Brett O’Riley, deputy chief executive of business innovation and investment at the Ministry of Science and Innovation (MSI), sees the SKA project as an example of collaboration across the science and technology “ecosystem” – and as a way of demonstrating to government that such collaboration works well.
Government will thereby be “given confidence to continue investment” in leading-edge science and technology, O’Riley told the SKA workshop at the Rutherford Innovation Showcase.
The ecosystem, he says, includes smart people, smart and innovative companies, smart ideas and smart capital investors. Only in the last respect, he suggests is New Zealand performing significantly below other OECD countries.
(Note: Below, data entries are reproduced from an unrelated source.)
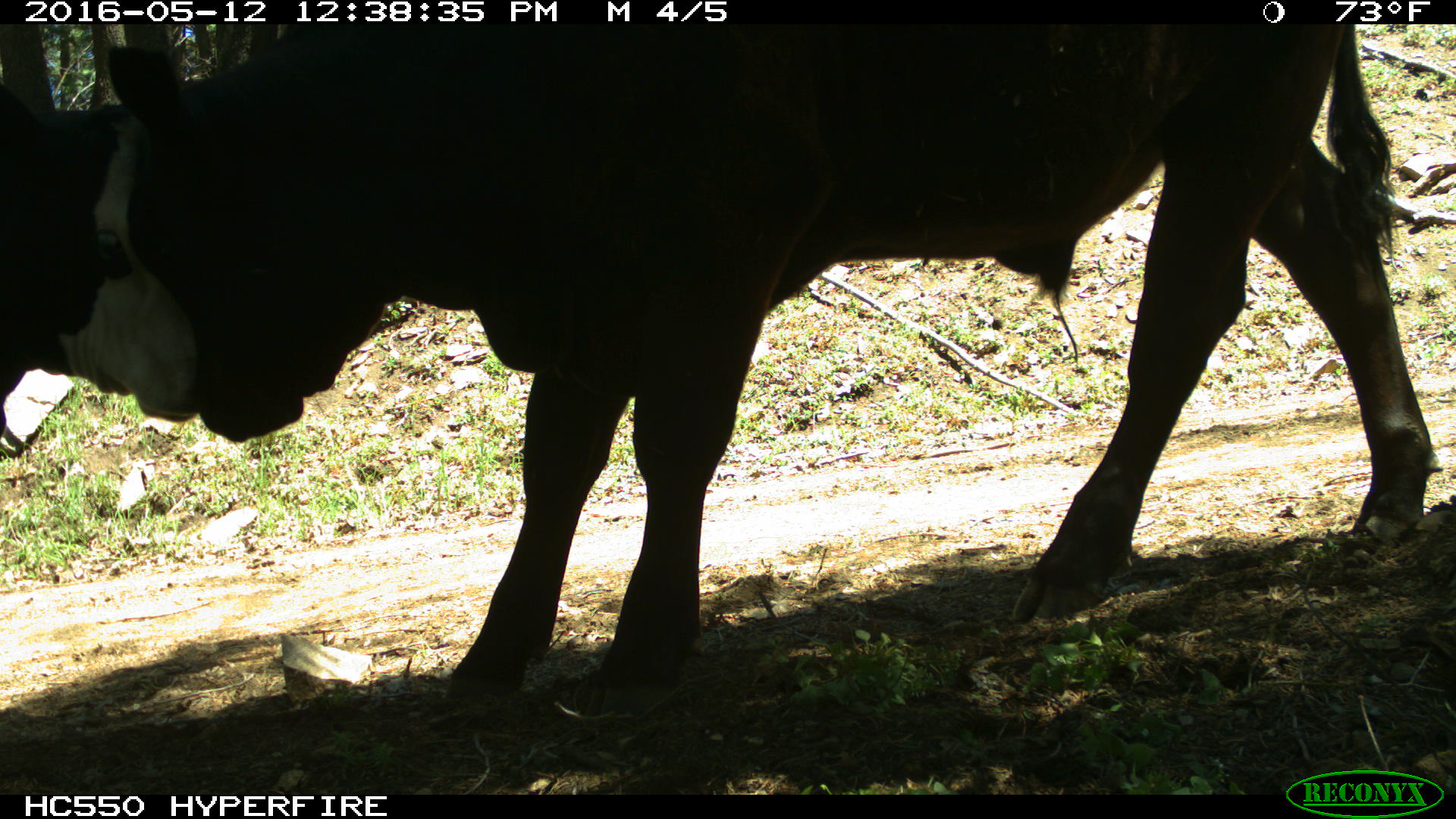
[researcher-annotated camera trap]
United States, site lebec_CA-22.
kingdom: Animalia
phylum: Chordata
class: Mammalia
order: Artiodactyla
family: Bovidae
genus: Bos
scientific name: Bos taurus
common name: domestic cow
The MSI’s role is to act as the glue between all this smartness and a government that assists with grants and practical measures to make the whole machine work better. In a sense this was also his role in the job he has just left, as CEO of the NZICT Group, he says.
O’Riley linked radio-astronomy research to the huge computational resources required and thence to other areas that will benefit from new research and development in computing. These include genomic research, which could bring early diagnosis of adverse genetic conditions in children, enabling treatment that may prevent illness later in life.
He compared New Zealand to Denmark, a similar-sized nation that has also added an advanced technical component to an economy dominated by agriculture. The statistics he cited arguably show a relatively poor performance for New Zealand in this respect. New Zealand has raised its research and development funding to only 0.6 percent in the government sector and 0.5 percent in the private sector, compared to Denmark’s 0.86 percent and 1.82 percent respectively.
Technology exports, however, have risen from one percent to three percent in the same period as Denmark took to go from 11 percent to 21 percent, he says.